In 2003, Chamberlain was cut by the Vikings following a four-game suspension for using the weight-loss drug ephedra. Subsequently, he signed by the Redskins and cut again.

In the fall of 2008, Chamberlain returned to Wayne State in Wayne, Nebraska to complete his degree. Friday, December 19, 2008, Chamberlain received his bachelor's degree in Communications.

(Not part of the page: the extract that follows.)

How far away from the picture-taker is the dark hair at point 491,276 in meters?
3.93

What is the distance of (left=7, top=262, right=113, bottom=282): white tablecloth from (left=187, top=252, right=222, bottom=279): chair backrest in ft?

Chamberlain started the Byron Chamberlain Foundation in 2000 to assist underserved individuals and communities. Some of the foundations programs have included sports camps for underprivileged kids, clothes and shoe drives, food drives, toy drives as well as health education.

Chamberlain is married to business developer, Angelique Chamberlain.